(Collected data)
☆ ☆ ☆ ☆
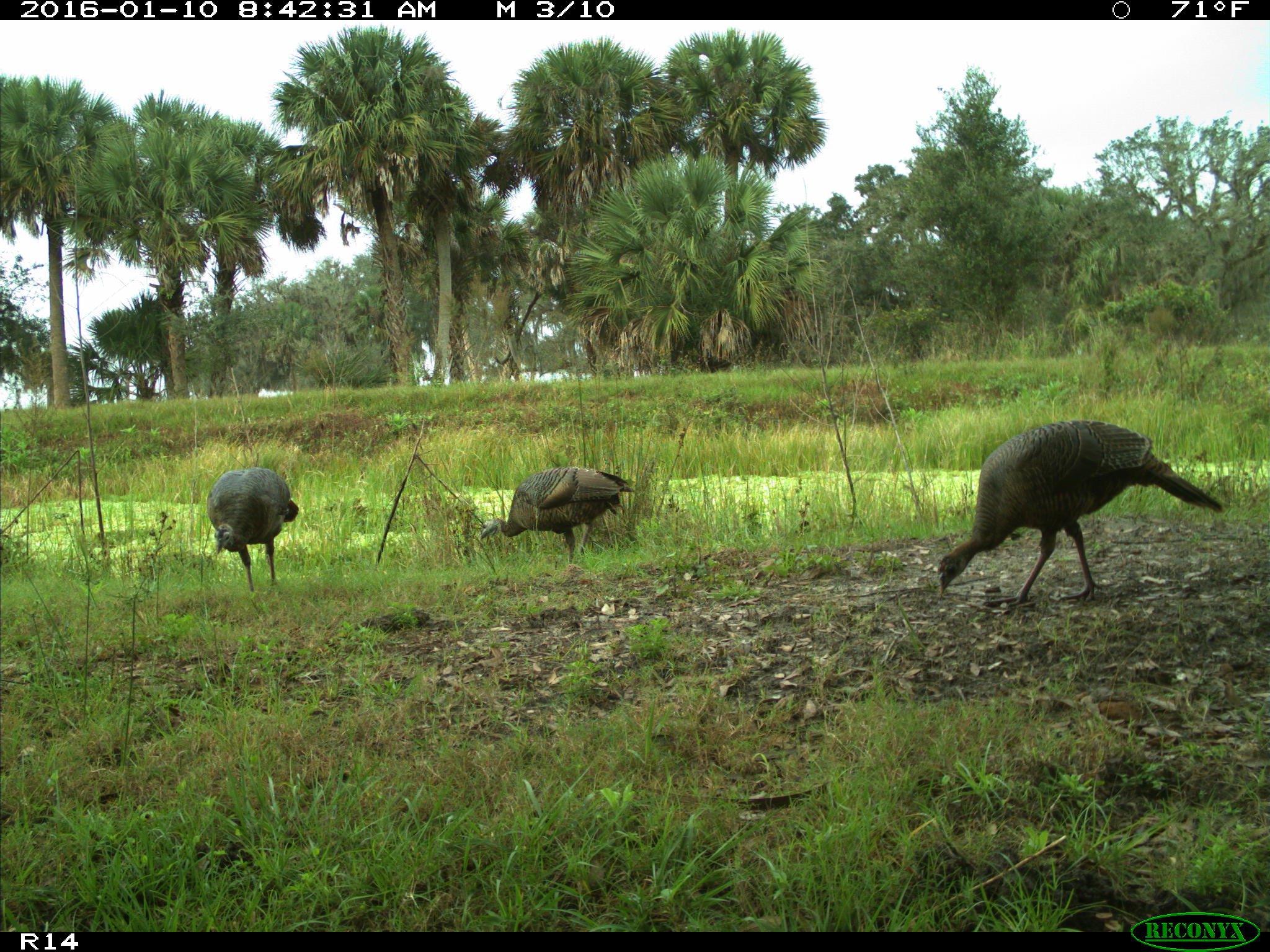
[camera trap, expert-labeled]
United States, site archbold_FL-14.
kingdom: Animalia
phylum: Chordata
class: Aves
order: Galliformes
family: Phasianidae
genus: Meleagris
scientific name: Meleagris gallopavo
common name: wild turkey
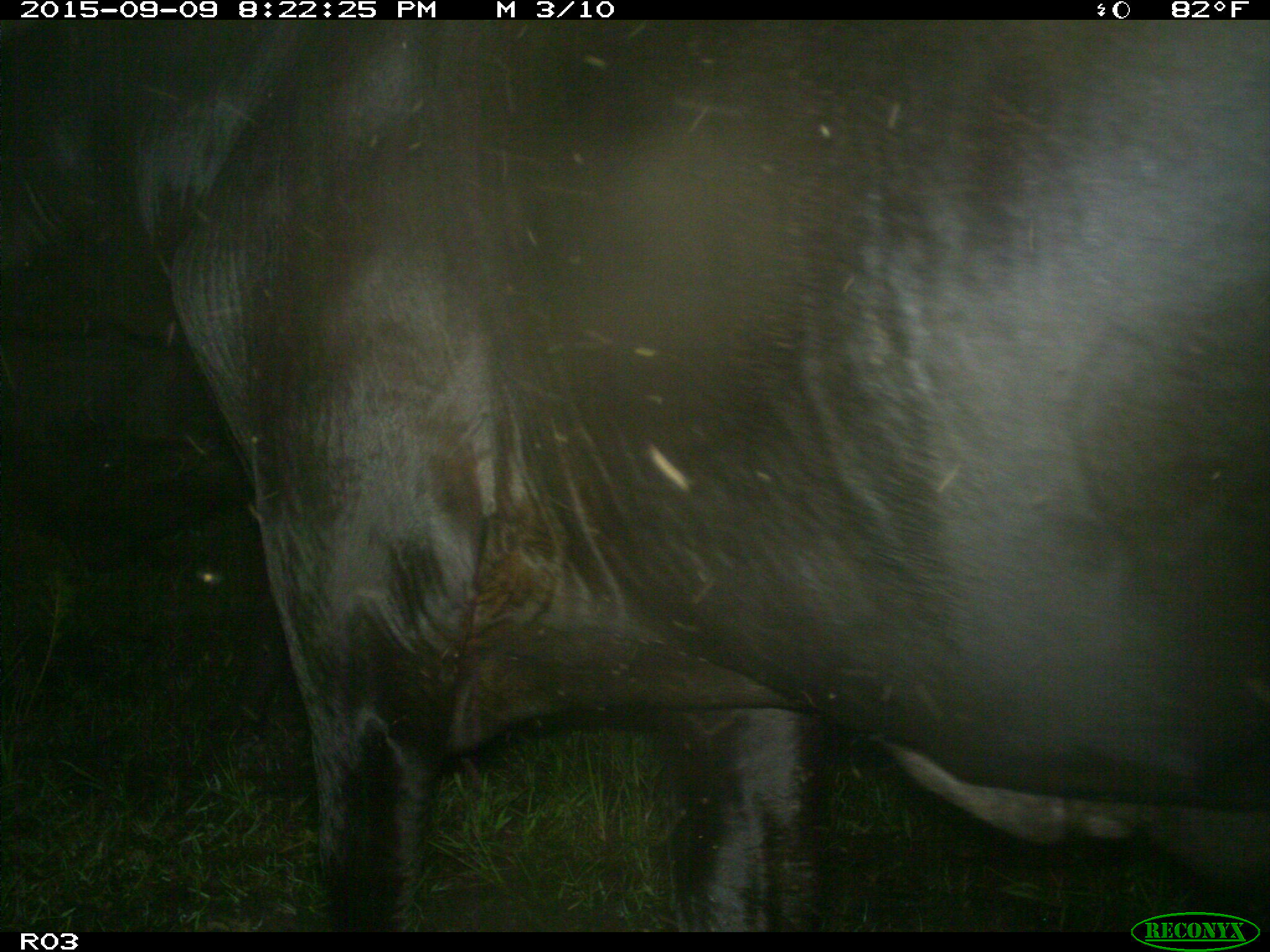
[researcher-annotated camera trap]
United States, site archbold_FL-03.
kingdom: Animalia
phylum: Chordata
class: Mammalia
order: Artiodactyla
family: Bovidae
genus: Bos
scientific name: Bos taurus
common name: domestic cow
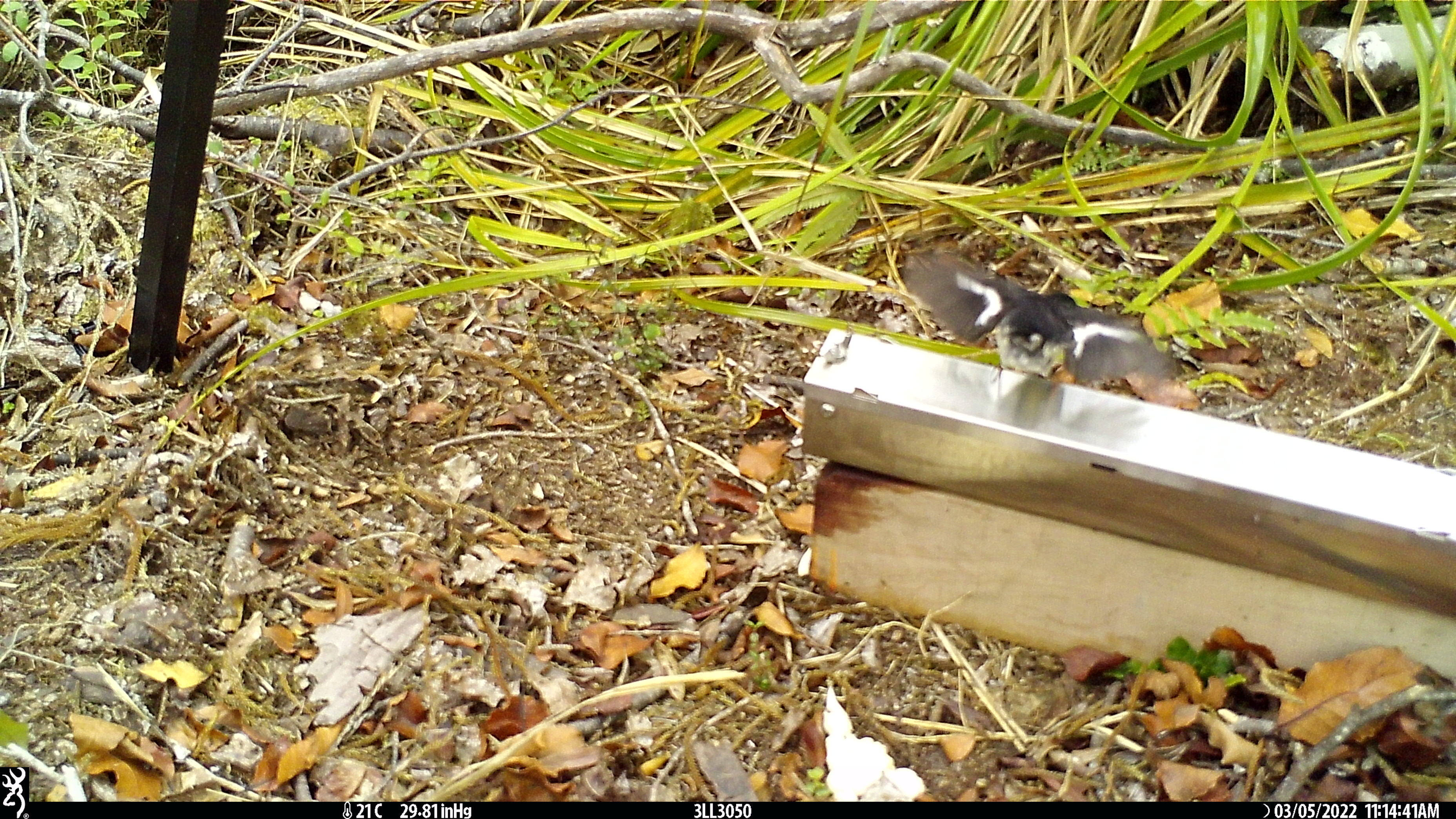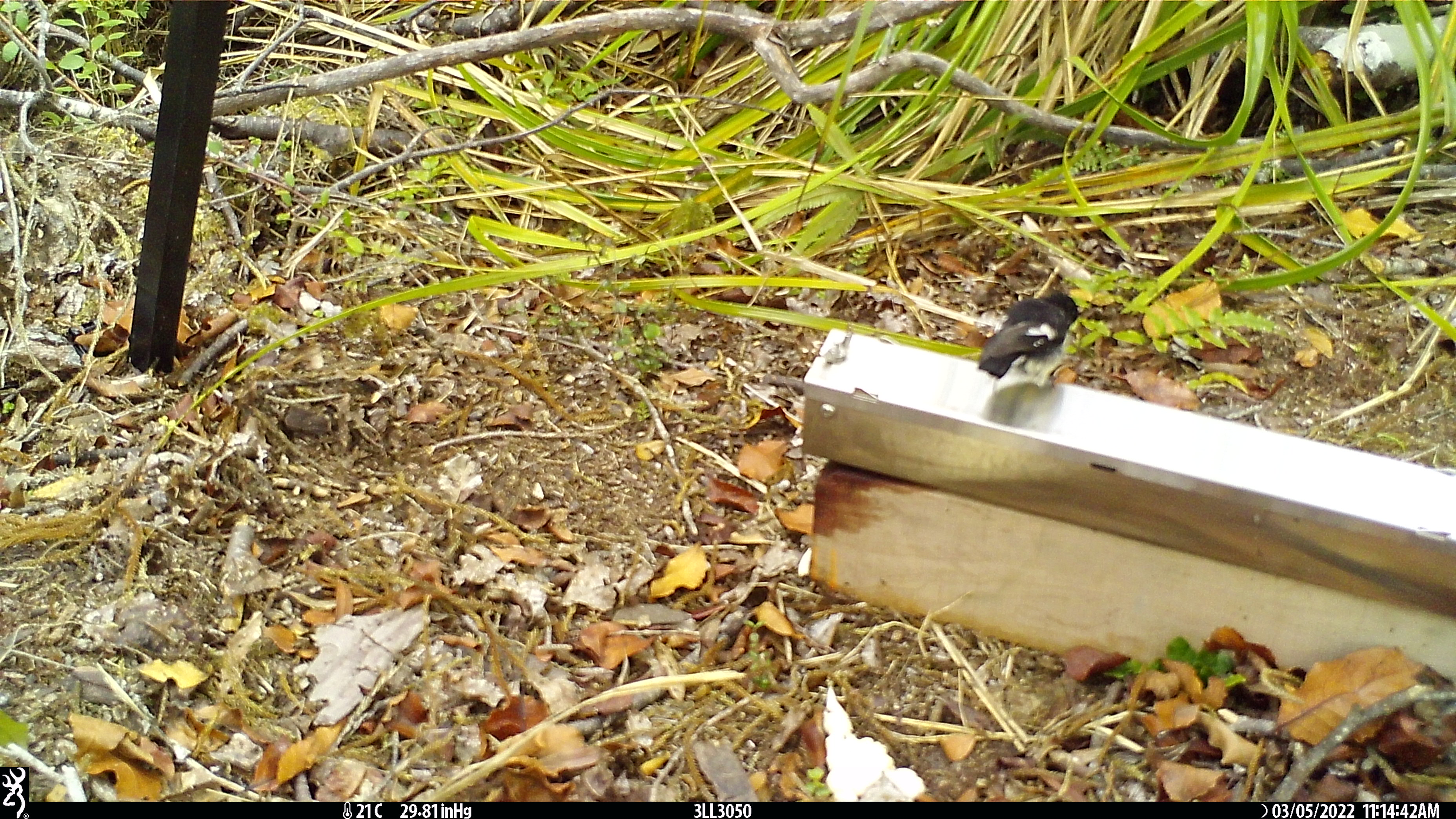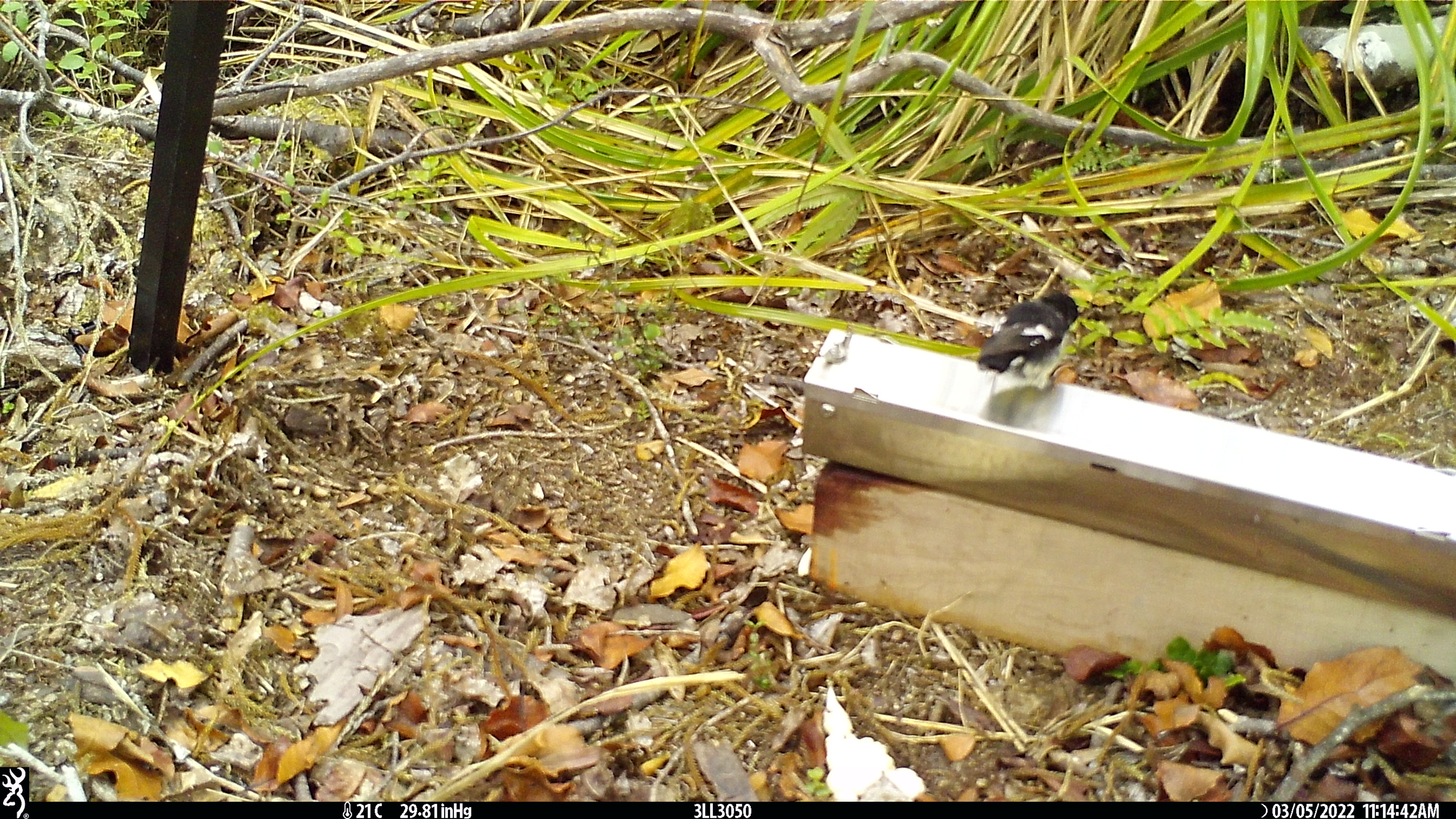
☆ ☆ ☆ ☆
Work instructions: Output, exactly and without pictures, the span of lines that starts at the line containing "order: Galliformes" and ends at the last line above.

Solution:
order: Galliformes
family: Phasianidae
genus: Meleagris
scientific name: Meleagris gallopavo
common name: wild turkey
[researcher-annotated camera trap]
United States, site archbold_FL-03.
kingdom: Animalia
phylum: Chordata
class: Mammalia
order: Artiodactyla
family: Bovidae
genus: Bos
scientific name: Bos taurus
common name: domestic cow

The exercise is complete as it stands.